- Vista Loop Trial in Friedrich Wilderness Park
- Interactive map of Friedrich Wilderness Park
- Type: Public City Park
- Location: San Antonio, TX
- Coordinates: 29°38′24″N 98°37′31″W﻿ / ﻿29.64°N 98.6254°W
- Area: 633 acres (2.56 km^{2})
- Created: August 31, 1978
- Operator: City of San Antonio Department of Parks and Recreation
- Open: Every day (except Christmas & New Year's)

= Friedrich Wilderness Park =

Park in Texas, United States

Friedrich Wilderness Park lies at the southern end of the Texas Hill Country. The park is hilly due to its location on the Balcones escarpment that separates the Texas Hill Country from the flat South Texas region.

==History==
Norma Friedrich Ward donated 180 acre of land to San Antonio, Texas, for use as a public park. Additional land was donated by Wilbur Matthews and Glen Martin. The park was developed with monies from Ms Ward and a grant from the Texas Parks and Wildlife Department. The park opened in 1978.

== Notable features ==
===Endangered bird===
One endangered bird, the golden-cheeked warbler spends summer in the park.

===Topography===

Fall colors of Friedrich Wilderness Park. Black Hill (Government Canyon State Natural Area) is on the horizon.
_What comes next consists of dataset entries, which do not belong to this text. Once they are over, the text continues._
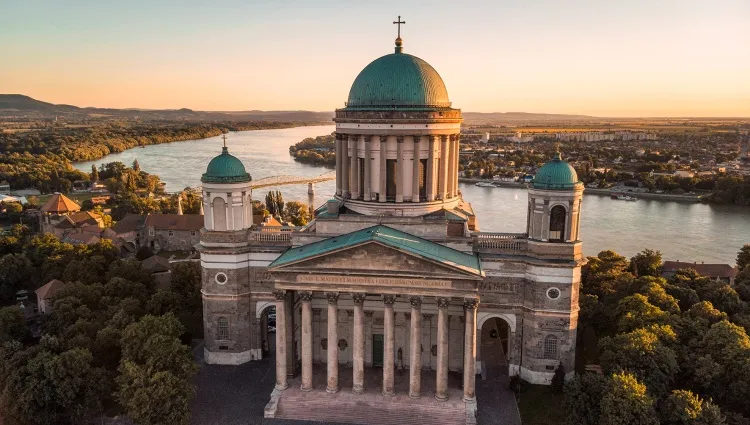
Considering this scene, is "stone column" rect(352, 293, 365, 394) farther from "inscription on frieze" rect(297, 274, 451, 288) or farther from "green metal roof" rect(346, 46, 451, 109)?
"green metal roof" rect(346, 46, 451, 109)

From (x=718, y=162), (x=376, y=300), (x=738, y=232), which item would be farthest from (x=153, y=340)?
(x=718, y=162)

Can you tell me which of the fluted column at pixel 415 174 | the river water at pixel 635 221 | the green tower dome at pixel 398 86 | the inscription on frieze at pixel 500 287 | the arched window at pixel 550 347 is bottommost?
the river water at pixel 635 221

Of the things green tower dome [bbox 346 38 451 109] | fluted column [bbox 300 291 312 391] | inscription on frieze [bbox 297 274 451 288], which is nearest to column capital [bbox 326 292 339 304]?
inscription on frieze [bbox 297 274 451 288]

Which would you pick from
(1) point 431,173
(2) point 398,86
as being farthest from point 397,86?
(1) point 431,173

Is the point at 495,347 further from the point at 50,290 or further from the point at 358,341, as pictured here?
the point at 50,290

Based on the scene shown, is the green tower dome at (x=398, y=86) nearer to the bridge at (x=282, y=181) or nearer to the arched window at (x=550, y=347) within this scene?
the arched window at (x=550, y=347)

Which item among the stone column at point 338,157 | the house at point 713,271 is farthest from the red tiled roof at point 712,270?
the stone column at point 338,157
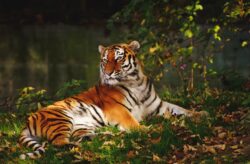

The park is in the transition zone between the flat South Texas region and the Texas Hill Country. The parking lot is at 1140 ft elevation above sea level and 500 ft above the San Antonio River in Downtown San Antonio.

The highest hill in the park is 285 ft higher (1425 feet above sea level). The skyscrapers of Downtown San Antonio can be seen from the highest points in the park.